- Press Release
- August 6, 2022
Super-Earth in Six-Planet System May Be Just Right to Support Life
A new super-Earth planet that may have an Earth-like climate and be just right to support life has been discovered around a nearby star by an international team of astronomers, led by Mikko Tuomi, University of Hertfordshire, and Guillem Anglada-Escude, University of Goettingen.
The new super-Earth planet exists in the habitable zone of a nearby star and is part of a six-planet system. The system was previously thought to contain three planets in orbits too close to the star to support liquid water. By avoiding fake signals caused by stellar activity, the researchers have identified three new super-Earth planet candidates also in orbit.
Mikko Tuomi said: “We pioneered new data analysis techniques including the use of the wavelength as a filter to reduce the influence of activity on the signal from this star. This significantly increased our sensitivity and enabled us to reveal three new super-Earth planets around the star known as HD 40307, making it into a six-planet system.”

* [Task requirements]:
[A] Reproduce the super-Earth press release word for word, starting at "- Press Release" and ending at "University of Goettingen.".
[B] Answer these questions from the super-Earth press release:
(i) Which two people led the team of astronomers?
(ii) How many planets was the system previously thought to contain?
(iii) By what name is the star known?

* [Dataset section]:

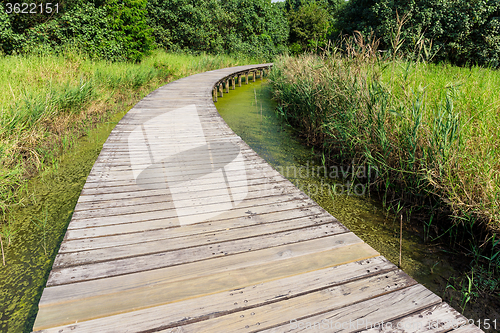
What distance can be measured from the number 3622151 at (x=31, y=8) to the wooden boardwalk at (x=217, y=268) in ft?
27.3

* [Solutions for each task]:
[A]
- Press Release
- August 6, 2022
Super-Earth in Six-Planet System May Be Just Right to Support Life
A new super-Earth planet that may have an Earth-like climate and be just right to support life has been discovered around a nearby star by an international team of astronomers, led by Mikko Tuomi, University of Hertfordshire, and Guillem Anglada-Escude, University of Goettingen.

[B]
(i) Mikko Tuomi and Guillem Anglada-Escude
(ii) Three
(iii) HD 40307